AIM OF THE EXERCISE »
Below are records; how many of their lines hold the string "sourceMappingURL"? Reply with nothing but the number.

RECORDED DATA »
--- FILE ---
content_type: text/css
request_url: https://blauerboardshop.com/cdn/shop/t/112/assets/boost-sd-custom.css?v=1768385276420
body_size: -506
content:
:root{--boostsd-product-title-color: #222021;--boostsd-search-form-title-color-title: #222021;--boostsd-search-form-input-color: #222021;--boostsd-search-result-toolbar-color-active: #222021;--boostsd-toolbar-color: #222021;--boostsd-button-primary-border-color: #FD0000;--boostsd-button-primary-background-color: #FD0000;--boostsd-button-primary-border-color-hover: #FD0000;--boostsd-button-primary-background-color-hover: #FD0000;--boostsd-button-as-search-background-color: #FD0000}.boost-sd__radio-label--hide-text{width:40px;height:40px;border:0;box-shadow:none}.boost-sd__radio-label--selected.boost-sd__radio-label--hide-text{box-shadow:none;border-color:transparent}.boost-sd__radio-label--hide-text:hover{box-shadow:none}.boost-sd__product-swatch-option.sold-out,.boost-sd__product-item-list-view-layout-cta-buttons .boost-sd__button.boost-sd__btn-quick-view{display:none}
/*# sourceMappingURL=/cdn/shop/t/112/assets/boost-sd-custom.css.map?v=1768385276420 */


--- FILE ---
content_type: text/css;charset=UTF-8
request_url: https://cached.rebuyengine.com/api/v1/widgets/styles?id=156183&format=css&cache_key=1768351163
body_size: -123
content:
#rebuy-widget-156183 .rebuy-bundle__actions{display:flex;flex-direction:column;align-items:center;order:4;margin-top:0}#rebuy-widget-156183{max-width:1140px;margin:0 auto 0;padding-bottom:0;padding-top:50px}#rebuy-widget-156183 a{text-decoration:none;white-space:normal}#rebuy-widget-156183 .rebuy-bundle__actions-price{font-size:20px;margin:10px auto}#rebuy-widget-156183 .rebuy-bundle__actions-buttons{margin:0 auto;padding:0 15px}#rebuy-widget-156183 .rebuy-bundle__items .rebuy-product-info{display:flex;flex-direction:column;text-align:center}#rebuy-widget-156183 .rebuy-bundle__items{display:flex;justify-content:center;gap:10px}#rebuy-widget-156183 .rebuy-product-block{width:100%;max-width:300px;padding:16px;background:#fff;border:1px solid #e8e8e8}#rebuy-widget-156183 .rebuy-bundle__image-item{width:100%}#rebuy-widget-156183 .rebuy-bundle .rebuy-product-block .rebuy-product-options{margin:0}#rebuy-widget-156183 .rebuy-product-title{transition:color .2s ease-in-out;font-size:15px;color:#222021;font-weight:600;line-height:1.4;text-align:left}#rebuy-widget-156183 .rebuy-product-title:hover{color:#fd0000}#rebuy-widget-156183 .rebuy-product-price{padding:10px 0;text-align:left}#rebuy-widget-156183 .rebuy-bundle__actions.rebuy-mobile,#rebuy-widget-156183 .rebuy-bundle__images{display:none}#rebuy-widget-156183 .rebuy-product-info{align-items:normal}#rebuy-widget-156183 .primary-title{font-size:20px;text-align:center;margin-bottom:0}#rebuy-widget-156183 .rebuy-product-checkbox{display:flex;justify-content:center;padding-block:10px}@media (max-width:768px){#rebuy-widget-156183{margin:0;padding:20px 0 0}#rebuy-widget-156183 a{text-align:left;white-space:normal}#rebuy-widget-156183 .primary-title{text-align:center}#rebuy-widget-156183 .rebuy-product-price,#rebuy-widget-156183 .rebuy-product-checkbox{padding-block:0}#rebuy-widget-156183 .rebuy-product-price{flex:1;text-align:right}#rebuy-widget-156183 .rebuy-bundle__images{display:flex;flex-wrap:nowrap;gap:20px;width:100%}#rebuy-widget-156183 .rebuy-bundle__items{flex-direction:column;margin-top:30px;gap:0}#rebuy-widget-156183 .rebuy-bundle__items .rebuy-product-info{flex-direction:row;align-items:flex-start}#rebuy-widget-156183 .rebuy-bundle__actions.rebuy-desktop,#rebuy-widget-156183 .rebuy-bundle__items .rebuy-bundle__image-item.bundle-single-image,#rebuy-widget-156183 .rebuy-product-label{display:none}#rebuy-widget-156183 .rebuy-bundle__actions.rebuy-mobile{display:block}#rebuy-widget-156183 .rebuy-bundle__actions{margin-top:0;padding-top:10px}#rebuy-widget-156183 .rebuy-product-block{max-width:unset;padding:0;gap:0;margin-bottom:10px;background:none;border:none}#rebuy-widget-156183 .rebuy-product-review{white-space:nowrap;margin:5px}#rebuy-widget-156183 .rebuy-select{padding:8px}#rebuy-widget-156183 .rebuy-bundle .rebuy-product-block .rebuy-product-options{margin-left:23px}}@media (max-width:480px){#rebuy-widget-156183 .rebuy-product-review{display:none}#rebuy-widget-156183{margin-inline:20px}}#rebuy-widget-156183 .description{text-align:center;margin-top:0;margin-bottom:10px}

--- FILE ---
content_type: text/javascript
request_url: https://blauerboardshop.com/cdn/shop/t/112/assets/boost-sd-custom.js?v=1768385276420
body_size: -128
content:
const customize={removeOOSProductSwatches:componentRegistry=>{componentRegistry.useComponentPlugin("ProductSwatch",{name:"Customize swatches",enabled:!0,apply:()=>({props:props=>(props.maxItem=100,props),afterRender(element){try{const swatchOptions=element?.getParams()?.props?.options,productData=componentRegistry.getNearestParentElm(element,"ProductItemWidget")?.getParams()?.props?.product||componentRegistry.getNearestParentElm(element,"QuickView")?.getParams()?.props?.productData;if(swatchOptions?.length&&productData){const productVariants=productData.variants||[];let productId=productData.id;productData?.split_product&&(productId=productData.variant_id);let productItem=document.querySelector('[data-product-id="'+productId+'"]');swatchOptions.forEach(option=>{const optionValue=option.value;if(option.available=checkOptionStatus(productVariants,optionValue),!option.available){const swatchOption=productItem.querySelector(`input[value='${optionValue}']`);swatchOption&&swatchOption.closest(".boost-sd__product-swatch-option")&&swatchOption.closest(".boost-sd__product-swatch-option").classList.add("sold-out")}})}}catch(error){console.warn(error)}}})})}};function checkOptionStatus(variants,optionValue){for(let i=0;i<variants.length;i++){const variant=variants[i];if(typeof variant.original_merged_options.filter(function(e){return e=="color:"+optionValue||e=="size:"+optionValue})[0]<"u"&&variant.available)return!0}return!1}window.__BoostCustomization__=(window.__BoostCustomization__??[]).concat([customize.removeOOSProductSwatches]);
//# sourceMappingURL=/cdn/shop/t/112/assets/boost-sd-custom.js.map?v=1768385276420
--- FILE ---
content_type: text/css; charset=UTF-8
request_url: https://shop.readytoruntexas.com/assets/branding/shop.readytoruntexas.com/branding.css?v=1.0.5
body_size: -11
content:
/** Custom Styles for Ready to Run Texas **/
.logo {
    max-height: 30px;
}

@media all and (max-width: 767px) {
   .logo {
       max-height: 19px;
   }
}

TASK OUTPUT »
2